··· TEXT

Tuesday, March 19, 2013

Financial Dictatorship In Europe


The European Central Bank, the European Union, and the International Monetary Fund (collectively known as the "troika") are taking advantage of the struggles of individual countries to consolidate their power and control over the people of Europe. That means that European nations and the banks who need bailouts must bow to the wishes of the troika. If the financially irresponsible countries and their bankers want help from the EU, then they better do what they are told – or else.

After the problems in Greece, Italy, Portugal and others, the people in economically strong countries like Germany are sick and tired of having their hard-earned money bail out corrupt and inefficient banks and nations. And so we come to Cyprus.

Cyprus is so small that the EU decided to use them as a laboratory. The ones who caused that nation’s problems – the banks and the government – have essentially been ordered to steal money from the average Cypriot’s bank accounts. The responsible are expected to bail out the irresponsible. It's wrong to take money from innocent Cypriots, but it's equally wrong to expect the Germans to pay for the sins of the Cyprus government and banks.

······
··· INFORMATION SHOWN

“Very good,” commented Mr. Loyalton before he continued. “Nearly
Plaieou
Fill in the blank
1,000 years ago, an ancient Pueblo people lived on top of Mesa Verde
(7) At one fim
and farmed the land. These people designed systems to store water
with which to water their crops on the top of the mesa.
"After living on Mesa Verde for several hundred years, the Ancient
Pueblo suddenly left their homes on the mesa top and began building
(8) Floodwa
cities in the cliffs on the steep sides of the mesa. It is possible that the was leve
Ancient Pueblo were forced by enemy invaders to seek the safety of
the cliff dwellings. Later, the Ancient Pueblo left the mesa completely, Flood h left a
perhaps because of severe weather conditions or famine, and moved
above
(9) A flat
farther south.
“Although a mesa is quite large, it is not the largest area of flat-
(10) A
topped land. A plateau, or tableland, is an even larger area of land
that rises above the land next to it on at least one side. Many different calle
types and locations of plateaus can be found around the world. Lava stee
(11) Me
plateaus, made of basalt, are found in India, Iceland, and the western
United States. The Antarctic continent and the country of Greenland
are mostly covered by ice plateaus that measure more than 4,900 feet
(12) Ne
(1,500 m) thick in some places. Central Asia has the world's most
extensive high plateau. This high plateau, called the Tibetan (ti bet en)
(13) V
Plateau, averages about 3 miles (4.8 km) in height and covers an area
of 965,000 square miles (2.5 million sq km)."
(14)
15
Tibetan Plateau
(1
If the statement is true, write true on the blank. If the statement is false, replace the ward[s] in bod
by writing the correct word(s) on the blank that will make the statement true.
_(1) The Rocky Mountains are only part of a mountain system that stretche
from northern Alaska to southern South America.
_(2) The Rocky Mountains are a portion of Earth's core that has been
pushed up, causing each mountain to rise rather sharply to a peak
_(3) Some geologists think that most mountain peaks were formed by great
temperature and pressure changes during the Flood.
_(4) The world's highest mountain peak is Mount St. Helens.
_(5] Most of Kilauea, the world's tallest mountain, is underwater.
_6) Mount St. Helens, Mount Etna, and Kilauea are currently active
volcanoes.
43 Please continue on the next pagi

······
··· INFORMATION SHOWN

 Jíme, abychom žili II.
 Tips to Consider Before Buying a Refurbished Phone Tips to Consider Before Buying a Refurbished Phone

······

▸ INSTRUCTIONS:
a) Reproduce word for word the part of the post on financial dictatorship in Europe starting with "After the problems" and going on through "come to Cyprus.".
b) Carry the post on financial dictatorship in Europe further, picking up after its last sentence.

▸ OUTPUTS BY TASK:
a)
After the problems in Greece, Italy, Portugal and others, the people in economically strong countries like Germany are sick and tired of having their hard-earned money bail out corrupt and inefficient banks and nations. And so we come to Cyprus.

b)
Guess there just isn't enough money to go around. Beginning to sound familiar?

In America, the problems are many including the money machine at the Federal Reserve and the giant banks and financial institutions with their corrupt, foolhardy investment practices. As individual citizens, we try to play by the rules, save our money, pay our bills, and live within our means, but our government does not. We endeavor to elect the best representatives possible, but many of those representatives betray us, falling prey to the lure of power, privilege, and the influence of their friends in the financial world.

The following article shows what has transpired in Europe as the "troika" has assumed virtual dictatorial control over the nations of the EU and their citizens.

Barack Obama, John Boehner, Paul Ryan and others say we don’t have “an immediate debt crisis.” Well, Americans believe we do. We have lost control of our economy to reckless spending, bankers who gamble with our money, and politicians who don’t have the courage to fix the problem.

Sounds just like Europe, doesn’t it?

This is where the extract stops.